Les secteurs les plus touchés
Sur la semaine du 2 au 6 mars, les sociétés de portefeuilles et les holdings chutent de 12,2 %. Le pétrole et gaz recule de 9,93 %. Les loisirs et hôtels perdent 9,82 %. Les valeurs les plus frappées : Jet Contractors (-15,77 %), Alliances (-14,31 %), Résidences Dar Saada (-13,1 %), Afriquia Gaz (-12,76 %) et Delta Holding (-12,31 %). Seuls deux secteurs terminent dans le vert : la chimie (+0,93 %) et les boissons (+0,04 %). Le secteur des mines reste l’unique refuge avec une progression de 3,45 % le 2 mars.
Les raisons profondes de la correction
Attijari Global Research publie une note d’analyse qui va plus loin que la géopolitique.
Premier facteur : la montée en puissance des investisseurs particuliers. Leur part dans les volumes dépasse désormais 28 %, contre 12 % il y a quelques années. Ces investisseurs réagissent plus vite et plus émotionnellement aux événements extérieurs.
Deuxième facteur : le retrait partiel des institutionnels. Les produits immobiliers de type OPCI offrent des rendements autour de 6 %. Une partie de l’épargne institutionnelle migre vers ces supports, au détriment des actions cotées.
Ces deux évolutions modifient la structure du marché. La volatilité augmente. Les corrections deviennent plus brutales.
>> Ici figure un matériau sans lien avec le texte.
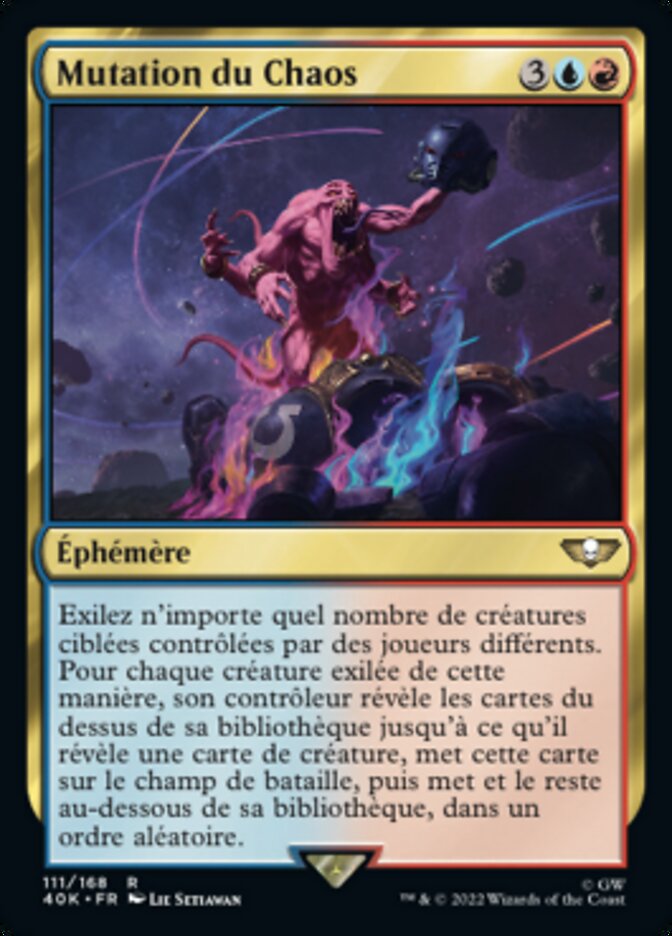 image Mutation du Chaos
Des fondamentaux solides malgré la tempête
La correction contraste avec des résultats d’entreprises robustes. Au quatrième trimestre 2025, les revenus agrégés de la cote progressent de 12,2 %. La croissance annuelle dépasse 10 %. Quatorze secteurs, représentant 84 % de la capitalisation, affichent une hausse de leur chiffre d’affaires. Le BTP devrait afficher une croissance des bénéfices de 35 % en 2026. La santé et le ciment progressent respectivement de 31 % et 13 %. Pour les analystes, cette correction crée des opportunités réelles pour les investisseurs patients. Le marché marocain entre dans une nouvelle phase. Plus volatile à court terme, mais porteur sur le long terme.